Lourdes Grobet, “La Briosa” (1981) from the series La doble lucha (The double struggle) (1981–2005), black-and-white photograph, Hammer Museum, Los Angeles, purchased through the Board of Advisors Acquisition Fund (© Lourdes Grobet, photo courtesy Hammer Museum)

Alongside her images of wrestlers, she photographed the regional folkloric theater troupe Laboratorio de Teatro Campesino e Indígena, in which she saw a rural analog to the urban theatricality of lucha libre. More recently, she directed a documentary film on the Bering Strait, “Equilibrio y Resistencia” (2021), which explores issues of migration, colonization, and borders.

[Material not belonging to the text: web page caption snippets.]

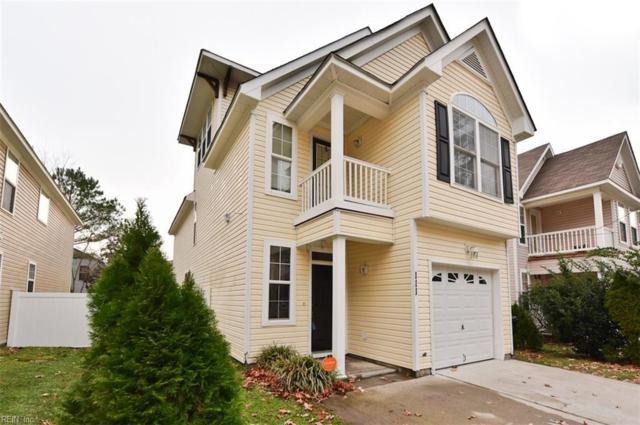 111 S Fir Ave, Virginia Beach, VA 23452 (#10167030) :: Austin James Real Estate
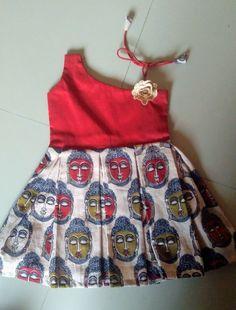 31 Ideas For Children Models Ideas Cotton Frocks For Kids, Frocks For Girls, Dresses Kids Girl, Girls Frock Design, Baby Dress Design, Kids Dress Wear, Kids Gown, Baby Frocks Designs, Kids Frocks Design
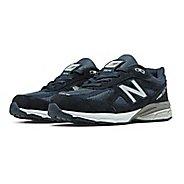 Kids New Balance 990v4 Running Shoe - Navy/Navy 6.5Y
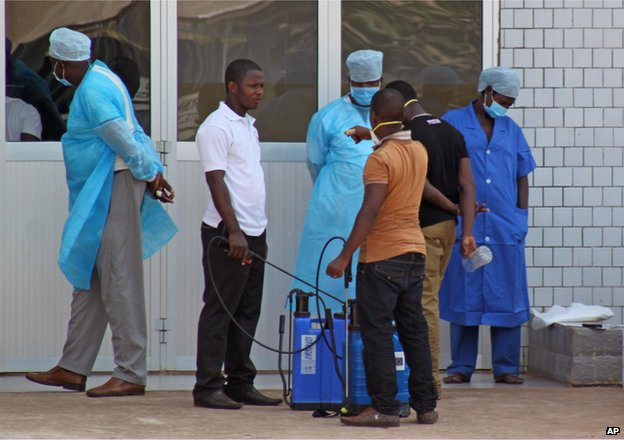 _73946851_d7ev0yam - Death toll in suspected Ebola cases hits 84 in Guinea - Africa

Grobet was included in the Hammer Museum’s 2017 exhibition Radical Women: Latin American Art, 1960-1985, which traveled to the Brooklyn Museum the following year. Her work is in the collection of the San Francisco Museum of Modern Art, Museé Quai-Branly in Paris, and the Fundación Cultural Televisa and Centro de la Imagen in Mexico City, among other institutions.